- [What the exercise asks] Working from the records below, return word for word the line that contains "Drama, Movement &" and each line after it, ending with the last. Skip all pictures.

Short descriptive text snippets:
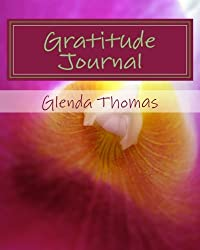 Gratitude Journal: A book where you the people, places and experiences for which you are grateful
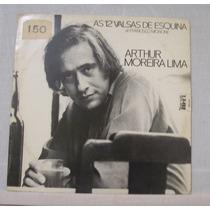 Lp Arthur Moreira Lima - As 12 Valsas De Esquina - Kuaruip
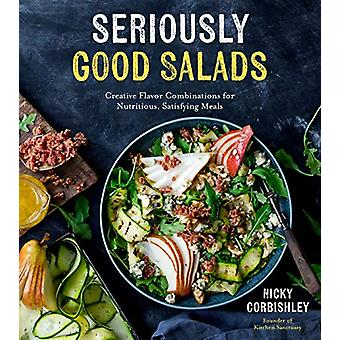 Seriously Good Salads - Creative Flavor Combinations for Nutritious -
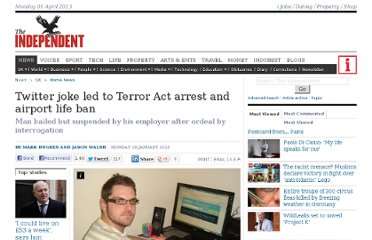 http://www.independent.co.uk/news/uk/home-news/twitter-joke-led-to-terror-act-arrest-and-airport-life-ban-1870913.html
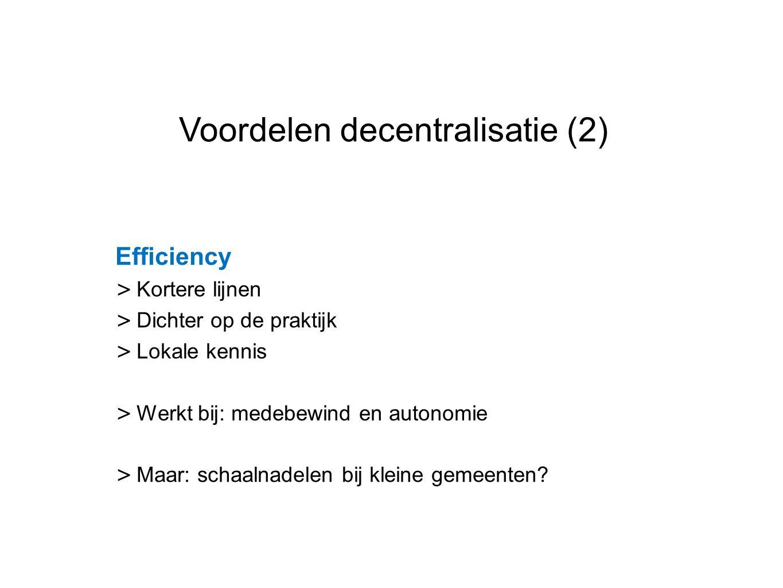 Datum 25.11.2008 Voordelen decentralisatie (2) Efficiency > Kortere lijnen > Dichter op de praktijk > Lokale kennis > Werkt bij: medebewind en autonom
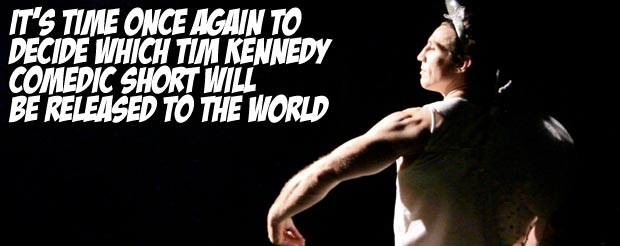 It's time once again to decide which Tim Kennedy comedic short will be released to the world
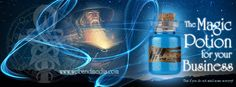 """The Magic Potion for your Business is always available at: """"web and media"""""""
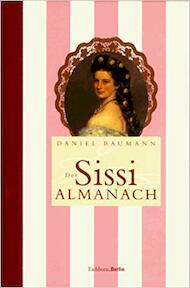 Der Sissi Almanach - Daniel Baumann (ISBN 382180663x)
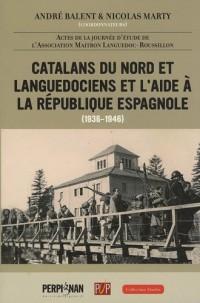Catalans du nord et languedociens et l'aide à la République espagnole : (1936-1946)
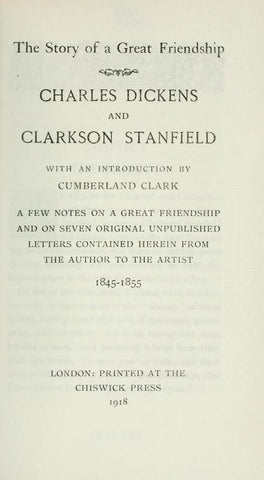 The Story Of A Great Friendship: Charles Dickens And Clarkson Stanfield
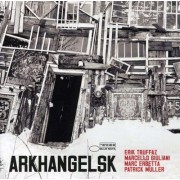 Erik Truffaz - Arkhangelsk (0094638811022) (1 CD)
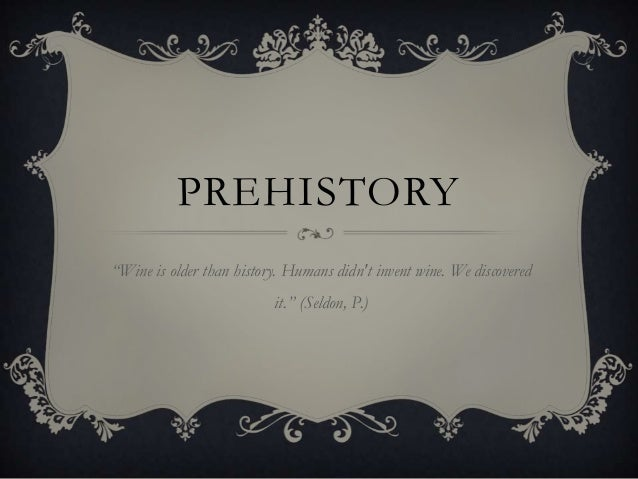 "PREHISTORY ""Wine is older than history. Humans didn't invent wine. We discovered it."" (Seldon, P.)"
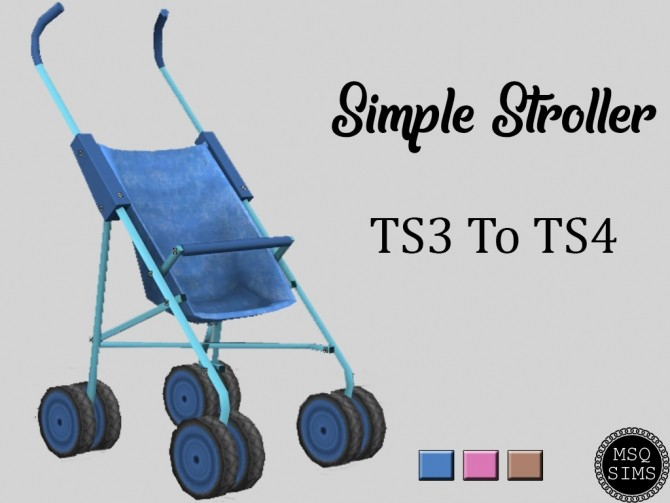 Sims 4 Simple Stroller TS3 To TS4 at MSQ Sims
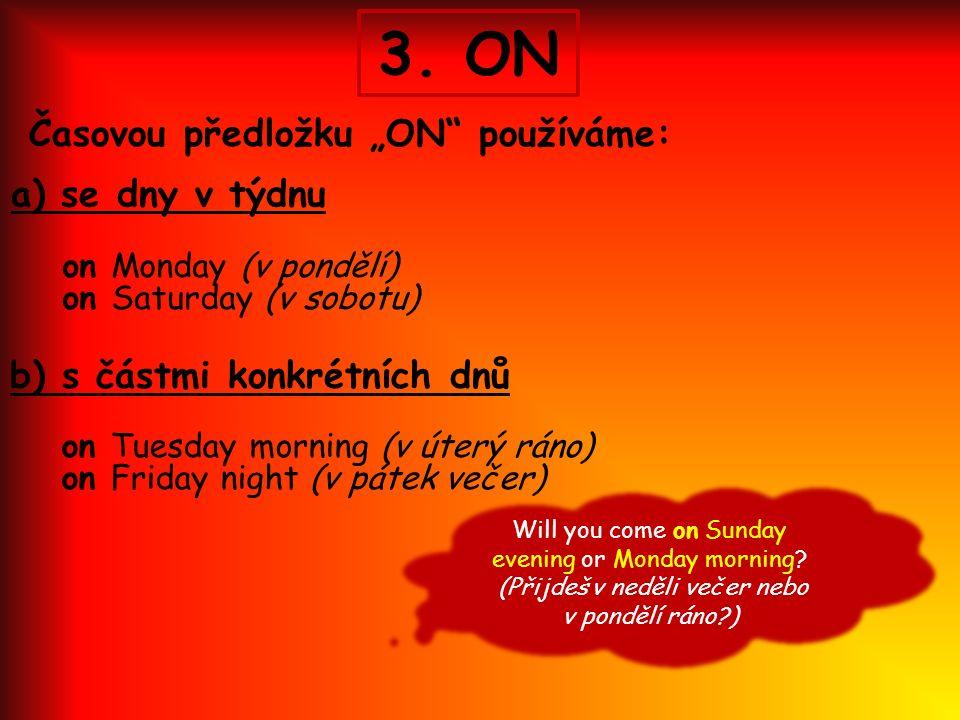 """3. ON Časovou předložku """"ON"""" používáme: a) se dny v týdnu on Monday (v pondělí) on Saturday (v sobotu) b) s částmi konkrétních dnů on Tuesday morning"""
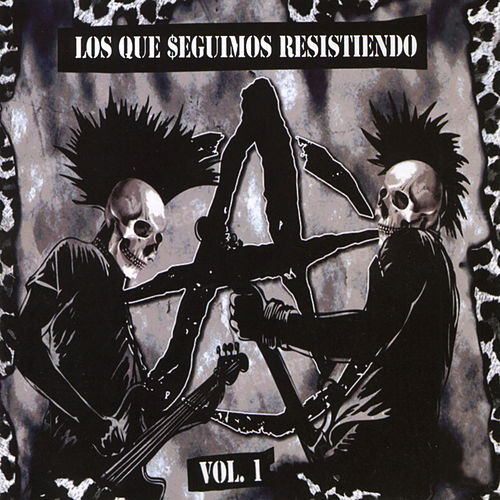 Los Que Seguimos Resistiendo, Vol.1 von Various Artists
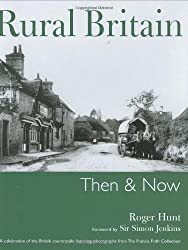 Rural Britain Then & Now: Then and Now: A Celebration of the British Countryside Featuring Photographs from The Francis Frith Collection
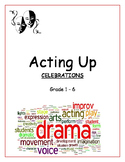 Drama, Movement & Voice Lesson for Grade 1-6 - Celebrations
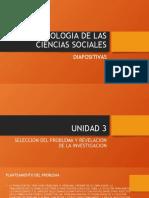 METODOLOGIA DE LA CS. SOCIALES DIAPOSITIVAS DE LA UNIDAD 3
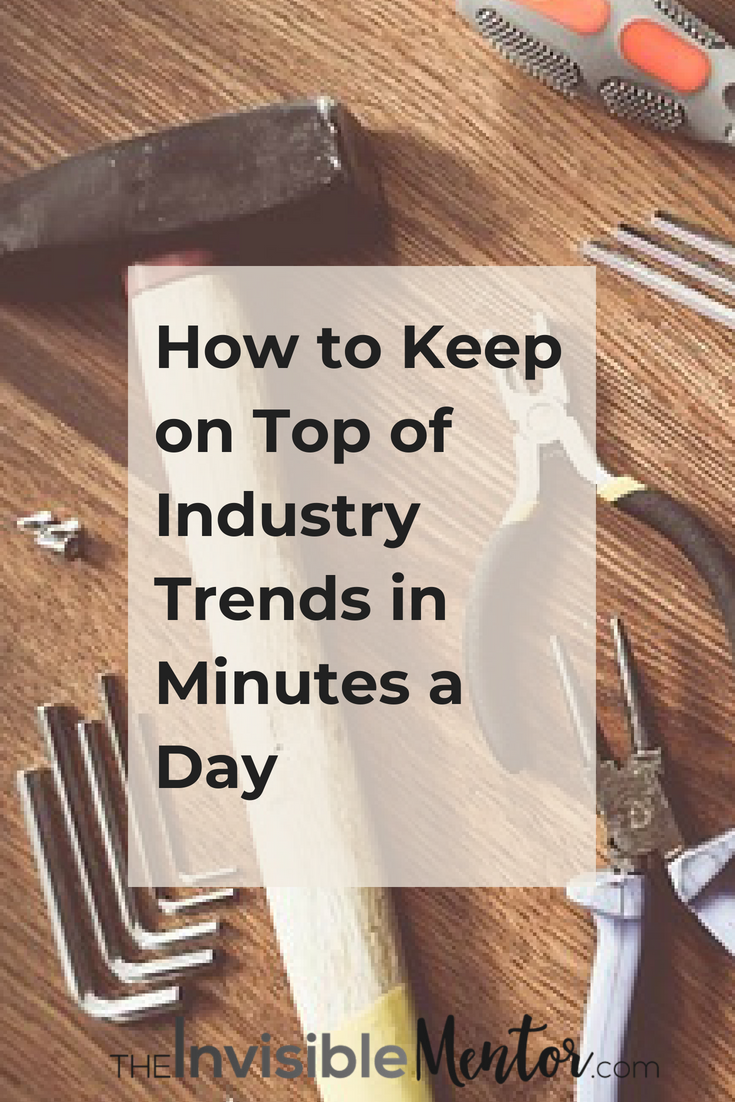 How to Keep on Top of Industry Trends in Minutes a Day, industry trends, keep on top of industry trends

- [Finished exercise]
 Drama, Movement & Voice Lesson for Grade 1-6 - Celebrations
 METODOLOGIA DE LA CS. SOCIALES DIAPOSITIVAS DE LA UNIDAD 3
 How to Keep on Top of Industry Trends in Minutes a Day, industry trends, keep on top of industry trends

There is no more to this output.